Only 1% of international students – about 1,500 – break the terms of their visa by refusing to leave Britain after their course ends, according to the study, The Times reported on Thursday.
The Home Office said it did not recognize the 1% figure.
As home secretary, Prime Minister Theresa May had launched a crackdown on international students, including closing the two-year post-study work visa that was popular among self-financing students from India and other non-European Union countries.
The Times reported the research threatened to undermine May’s case for a crackdown on foreign student recruitment and called into question past estimates that put the figure of overstaying students far higher.
“Official statistics have been used to suggest that tens of thousands of foreign students ‘vanish’ each year after finishing their degrees, but the latest study would suggest that the true figure is 1,500,” it said.
“The Home Office, which commissioned the analysis, disputed that it was conclusive and said that the work was ‘not completed’. It has refused to share the study with other Whitehall ministries and rebuffed requests from The Times to release it, including under the Freedom of Information Act,” the report added.

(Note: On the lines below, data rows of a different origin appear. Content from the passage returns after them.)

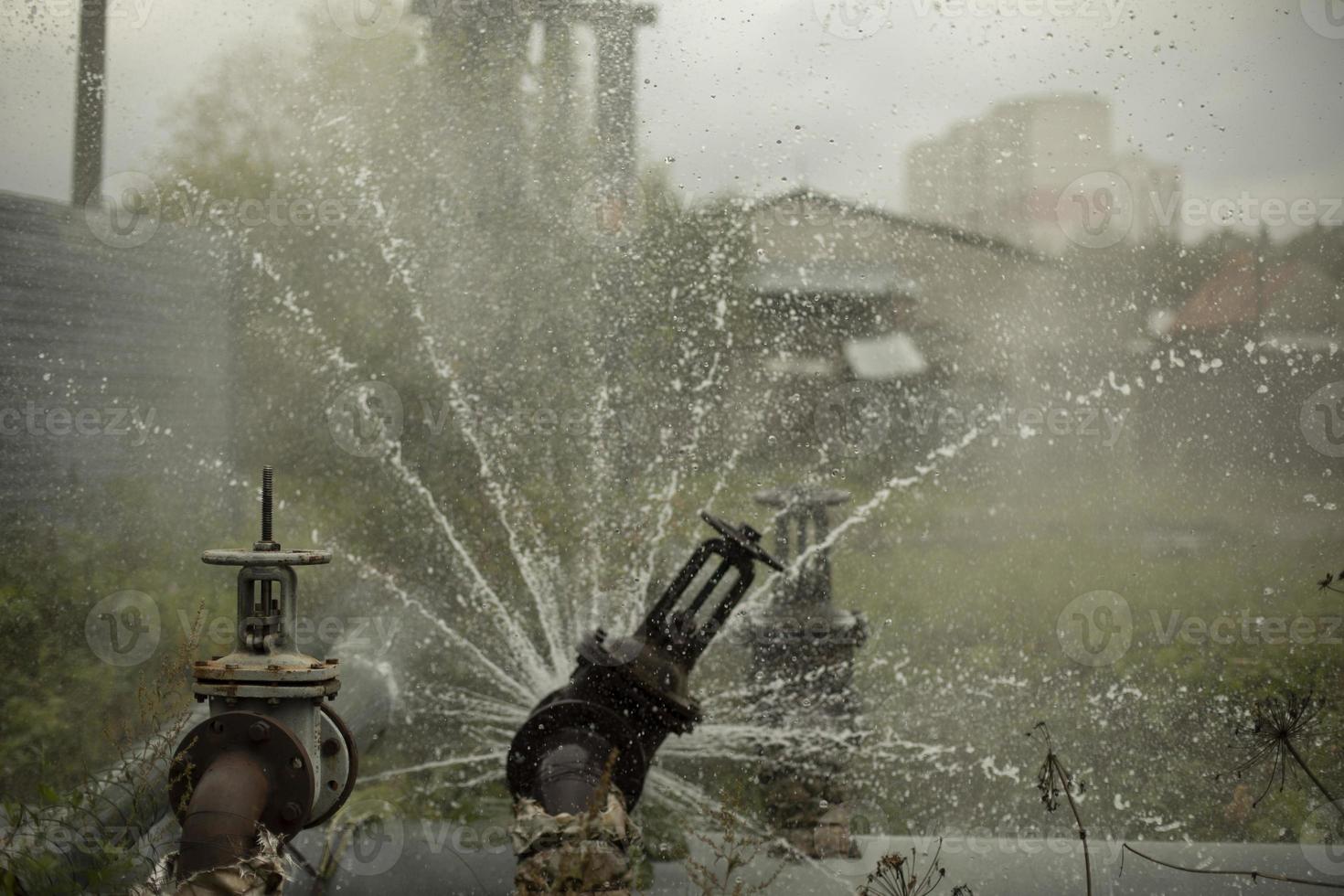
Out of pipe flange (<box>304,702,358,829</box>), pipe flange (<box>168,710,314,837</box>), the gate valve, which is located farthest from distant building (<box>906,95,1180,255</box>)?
pipe flange (<box>168,710,314,837</box>)

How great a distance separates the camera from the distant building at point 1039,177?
5441mm

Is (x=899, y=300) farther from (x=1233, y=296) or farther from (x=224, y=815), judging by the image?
(x=224, y=815)

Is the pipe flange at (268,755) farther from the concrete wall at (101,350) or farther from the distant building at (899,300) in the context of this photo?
the distant building at (899,300)

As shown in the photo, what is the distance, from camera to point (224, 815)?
2.35 m

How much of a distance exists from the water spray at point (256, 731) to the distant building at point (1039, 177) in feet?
13.0

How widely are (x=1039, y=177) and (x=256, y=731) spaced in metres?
4.48

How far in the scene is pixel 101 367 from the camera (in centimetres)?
523

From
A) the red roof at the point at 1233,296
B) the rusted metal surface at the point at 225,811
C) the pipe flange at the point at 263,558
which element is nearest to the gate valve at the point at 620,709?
the rusted metal surface at the point at 225,811

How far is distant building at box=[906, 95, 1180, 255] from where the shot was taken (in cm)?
544

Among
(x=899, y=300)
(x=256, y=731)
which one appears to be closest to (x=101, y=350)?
(x=256, y=731)

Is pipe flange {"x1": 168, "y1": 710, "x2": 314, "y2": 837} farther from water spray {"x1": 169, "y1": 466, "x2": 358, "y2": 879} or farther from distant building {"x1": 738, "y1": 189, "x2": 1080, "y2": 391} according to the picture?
distant building {"x1": 738, "y1": 189, "x2": 1080, "y2": 391}

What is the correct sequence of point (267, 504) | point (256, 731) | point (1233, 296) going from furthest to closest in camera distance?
point (1233, 296) → point (267, 504) → point (256, 731)

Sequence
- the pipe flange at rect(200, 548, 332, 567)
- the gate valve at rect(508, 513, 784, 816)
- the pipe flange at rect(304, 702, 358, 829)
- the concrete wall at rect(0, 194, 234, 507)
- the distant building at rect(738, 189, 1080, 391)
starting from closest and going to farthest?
the pipe flange at rect(200, 548, 332, 567), the pipe flange at rect(304, 702, 358, 829), the gate valve at rect(508, 513, 784, 816), the concrete wall at rect(0, 194, 234, 507), the distant building at rect(738, 189, 1080, 391)

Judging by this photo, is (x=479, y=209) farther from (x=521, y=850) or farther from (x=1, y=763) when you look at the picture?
(x=521, y=850)
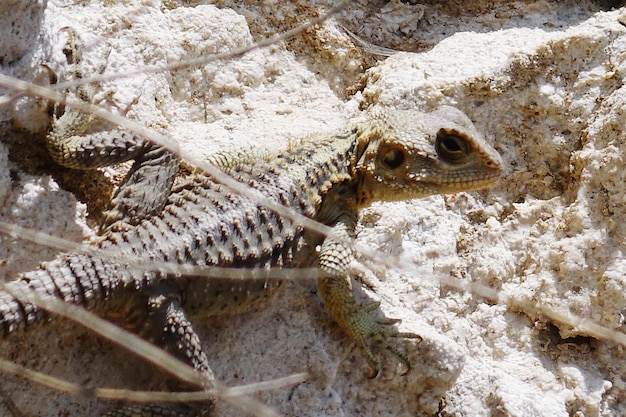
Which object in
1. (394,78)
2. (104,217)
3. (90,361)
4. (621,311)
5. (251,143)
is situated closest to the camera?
(90,361)

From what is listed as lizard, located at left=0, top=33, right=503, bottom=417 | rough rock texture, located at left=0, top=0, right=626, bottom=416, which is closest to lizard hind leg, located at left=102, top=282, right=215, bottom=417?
lizard, located at left=0, top=33, right=503, bottom=417

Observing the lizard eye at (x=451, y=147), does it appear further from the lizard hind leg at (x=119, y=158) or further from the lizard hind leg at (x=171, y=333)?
the lizard hind leg at (x=171, y=333)

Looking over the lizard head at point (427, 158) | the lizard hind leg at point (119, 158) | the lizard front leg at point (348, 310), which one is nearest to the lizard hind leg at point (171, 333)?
the lizard hind leg at point (119, 158)

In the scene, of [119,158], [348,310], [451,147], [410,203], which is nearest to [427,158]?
[451,147]

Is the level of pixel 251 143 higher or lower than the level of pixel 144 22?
lower

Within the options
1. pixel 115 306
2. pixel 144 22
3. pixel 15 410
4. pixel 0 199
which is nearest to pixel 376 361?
pixel 115 306

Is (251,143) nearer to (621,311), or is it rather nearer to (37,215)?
(37,215)

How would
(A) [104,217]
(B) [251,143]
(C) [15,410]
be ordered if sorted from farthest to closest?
(B) [251,143] < (A) [104,217] < (C) [15,410]

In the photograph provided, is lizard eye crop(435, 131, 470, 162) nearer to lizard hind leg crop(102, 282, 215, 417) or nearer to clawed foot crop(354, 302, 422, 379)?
clawed foot crop(354, 302, 422, 379)
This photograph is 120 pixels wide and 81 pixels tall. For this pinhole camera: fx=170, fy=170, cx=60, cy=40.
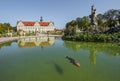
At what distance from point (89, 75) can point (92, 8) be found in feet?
117

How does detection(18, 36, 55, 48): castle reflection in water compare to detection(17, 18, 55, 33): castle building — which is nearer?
detection(18, 36, 55, 48): castle reflection in water

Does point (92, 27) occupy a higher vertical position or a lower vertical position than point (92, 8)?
lower

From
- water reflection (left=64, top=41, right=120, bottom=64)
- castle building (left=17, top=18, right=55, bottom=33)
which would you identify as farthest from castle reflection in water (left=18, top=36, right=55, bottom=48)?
castle building (left=17, top=18, right=55, bottom=33)

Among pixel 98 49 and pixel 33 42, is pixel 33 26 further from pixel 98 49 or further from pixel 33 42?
pixel 98 49

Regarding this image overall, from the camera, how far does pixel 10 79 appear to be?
294 inches

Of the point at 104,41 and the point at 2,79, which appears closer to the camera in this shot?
the point at 2,79

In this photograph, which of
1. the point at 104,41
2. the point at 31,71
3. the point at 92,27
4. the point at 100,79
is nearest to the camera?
the point at 100,79

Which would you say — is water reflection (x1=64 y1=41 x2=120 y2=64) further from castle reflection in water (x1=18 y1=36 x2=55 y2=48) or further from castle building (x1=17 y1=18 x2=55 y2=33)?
castle building (x1=17 y1=18 x2=55 y2=33)

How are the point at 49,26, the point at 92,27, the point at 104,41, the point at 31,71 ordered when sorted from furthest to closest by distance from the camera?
1. the point at 49,26
2. the point at 92,27
3. the point at 104,41
4. the point at 31,71

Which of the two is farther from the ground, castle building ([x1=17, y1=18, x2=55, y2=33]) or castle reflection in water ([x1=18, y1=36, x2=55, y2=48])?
castle building ([x1=17, y1=18, x2=55, y2=33])

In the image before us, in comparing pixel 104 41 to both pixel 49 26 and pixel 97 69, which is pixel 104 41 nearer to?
pixel 97 69

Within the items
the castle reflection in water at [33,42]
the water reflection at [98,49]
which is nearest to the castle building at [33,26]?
the castle reflection in water at [33,42]

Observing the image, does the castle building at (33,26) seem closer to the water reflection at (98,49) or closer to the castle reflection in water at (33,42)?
the castle reflection in water at (33,42)

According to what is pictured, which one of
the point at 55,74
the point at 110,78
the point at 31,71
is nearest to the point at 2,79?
the point at 31,71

The newspaper quoted an unnamed Whitehall source as saying the study showed that the proportion of non-EU students at British universities, who remained beyond their permitted date, was very small. Some switch to other visa categories after completing courses.
The report said home secretary Amber Rudd tried to have international students removed from net migration figures, enabling them to avoid the crackdown on migrants, but was overruled by May.
Rudd announced new plans to curb student numbers from non-EU countries last week at the Conservative Party conference in Birmingham, sparking a chorus of concern among stakeholders.